## SELECTED TEXT
I wonder if the idea of suffix arrays would belp.
http://www.cs.dartmouth.edu/~doug/sarray/
Also covered nicely in Programming Pearls, by Jon Bentley

But I've joined this thread in the middle, so may have missed soemthing
important.
        Hugh


On Thu, 6 Aug 2009, Jim Showalter wrote:

> I hadn't thought about it until now, but there's no reason you can't 
> treat the table of substrings as substrings appearing anywhere in a 
> word, and join each substring of a word to the substrings table.
> 
> For 26 letters, you have > 17k three-letter substrings and almost 500k 
> four-letter substrings, so this technique probably is limited to 
> three-letter substrings. But that's not bad--it means that if 
> character sequences are evenly distributed in words (they're not, but 
> assume they are for a moment), then the set of all possible words is 
> cut into 1/>17,000 on the first search. There are only about 600,000 
> words in the English language, so with even distribution your first 
> search cuts the results to ~34 words. But uneven character-sequence 
> distributions will skew that--some sequences will result in more words 
> than others. Sill, even if you get back 500 words to search for the 
> full match, that's better than searching all of your words. (You also 
> have to store all one-letter and two-letter substrings, but those 
> don't take up much additional room.)

## COLLECTED MATERIAL
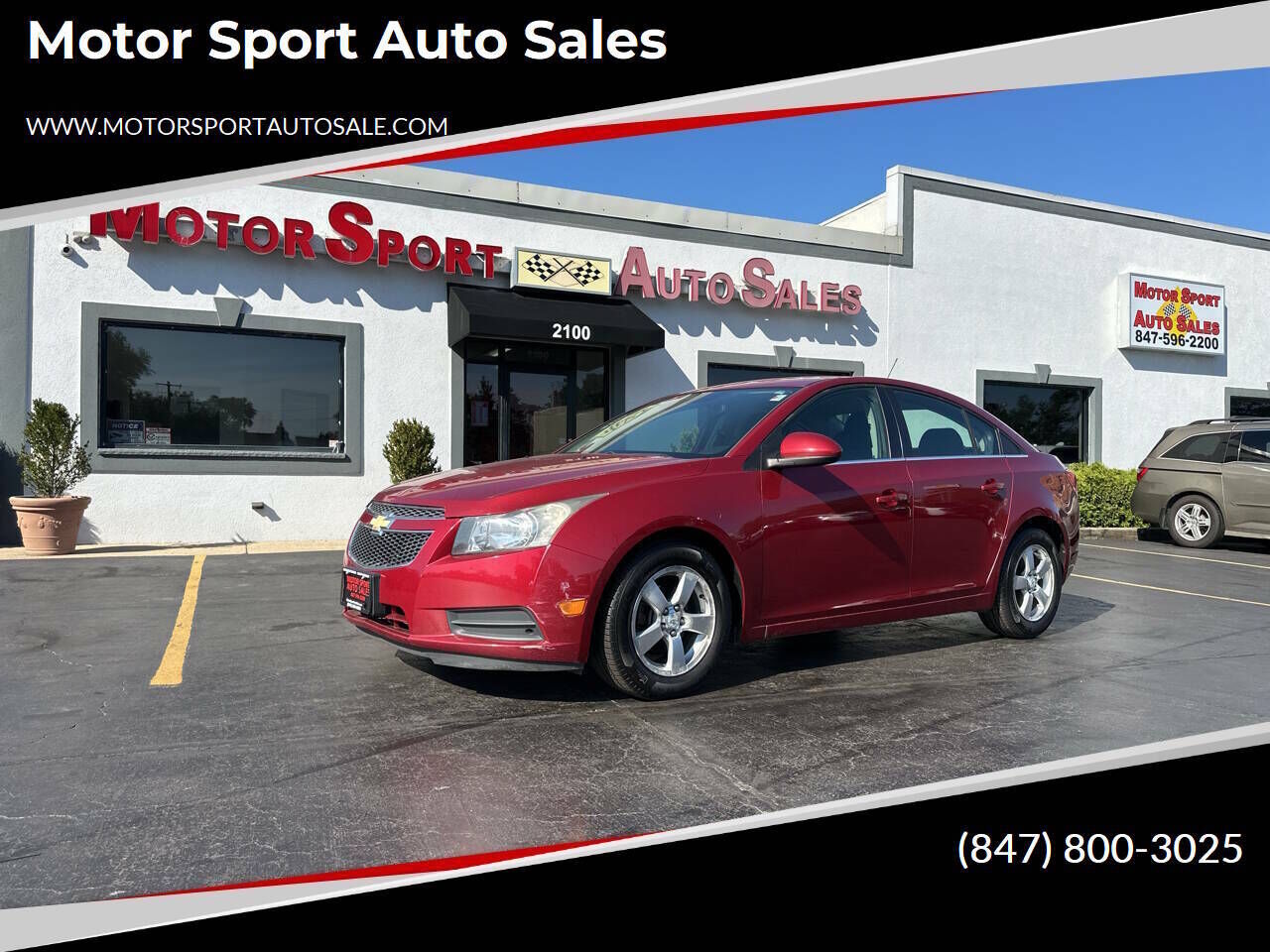 2012 CHEVROLET Cruze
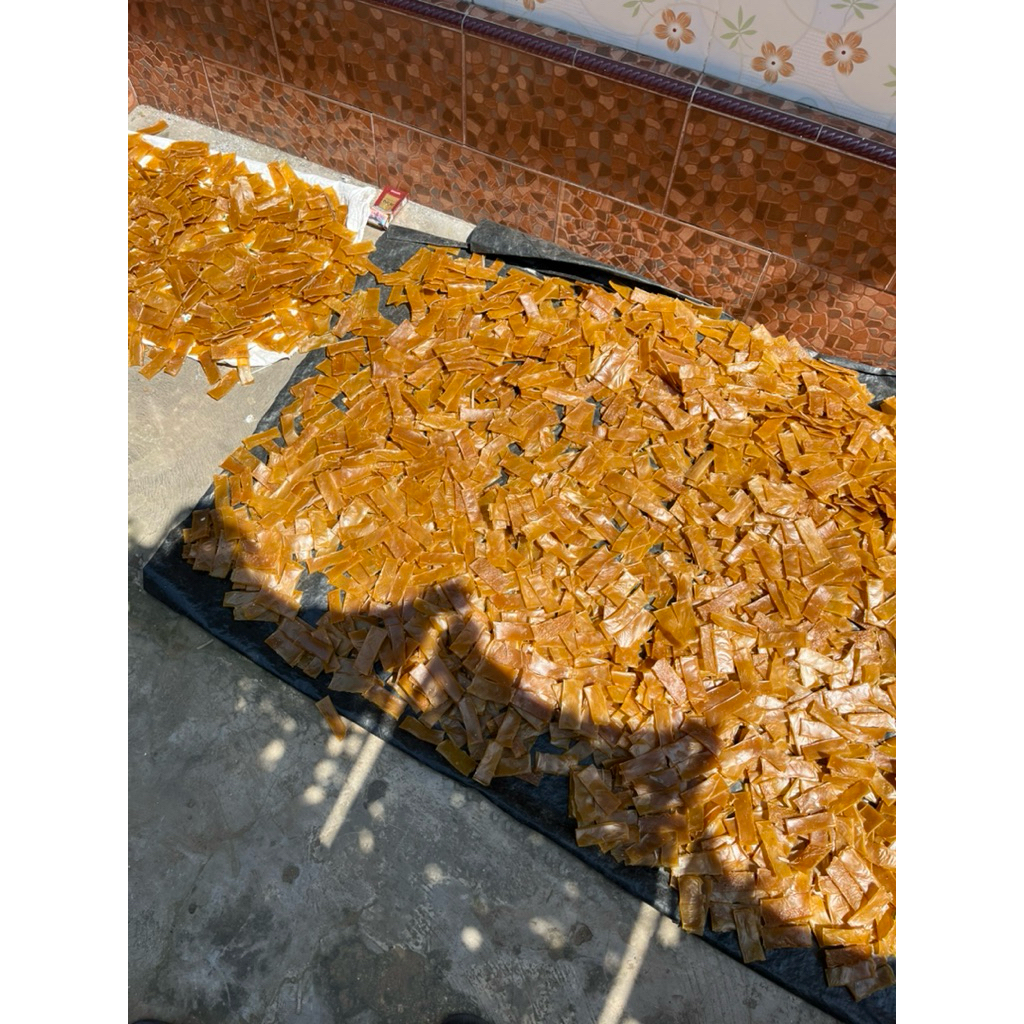 

kerupuk puli enak dan gurih asli sumenep madura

## STUDY QUESTIONS
1. In the substring-table discussion, why does the quoted post say the technique is probably limited to three-letter substrings? Answer in one to three sentences.
2. Carry on the substring-table discussion from the point where it ends.

## TASK-BY-TASK RESULTS
1. The quoted post says it is probably limited to three-letter substrings because, with 26 letters, there are more than 17,000 three-letter substrings but almost 500,000 four-letter ones.

2.
> 
> You would have to have a separate table that has the multiple joins 
> (one per substring) in your words, because now each word can 
> potentially have M substrings in it, so M foreign keys.
> 
> For your example, Motor/motor would match mot, oto, and tor. You would 
> use a rule to arbitrarily match the first N letters in a the search 
> term, so if someone searched for "%motor%", that would be a search in 
> the substrings table for "mot". This would return the primary key for 
> "mot". Then you search the substring-matches table for all words that 
> have that substring, and this gives you back a list of words 
> containing "mot". Then you search that result set for "%motor%". 
> Similarly, if someone searchs for "%oto%", you get the substring key 
> for "oto" and find words containing that substring.
> 
> For all I know, full-text-search engines may do something like this.
> 
> ----- Original Message ----- 
> From: "Lukas Haase" <lukasha...@gmx.at>
> To: <sqlite-users@sqlite.org>
> Sent: Thursday, August 06, 2009 6:54 AM
> Subject: Re: [sqlite] FTS and postfix search
> 
> 
> > Hi Jim,
> >
> > and thank you for the great idea. But I thought it would be possible 
> > to
> > search '*word*' - but this is not possible with this method either.
> >
> > Is there any chance for searching '*word*' quickly?
> >
> > Regards,
> > Luke
> >
> > Jim Showalter schrieb:
> >> You could store the words reversed (in addition to storing them in
> >> forward order). Then like 'xxx%' would be fast.
> >>
> >> This would double your disk footprint, but could give you the 
> >> search
> >> performance you're looking for.
> >>
> >> If that's too goofy, you could create a table of all one, two, and
> >> three-character word endings, and join to it from all of your words
> >> (stored in forward order). Then search first for the primary key of
> >> the word ending you want to search for, then search your words for
> >> that key.
> >>
> >> Index the join.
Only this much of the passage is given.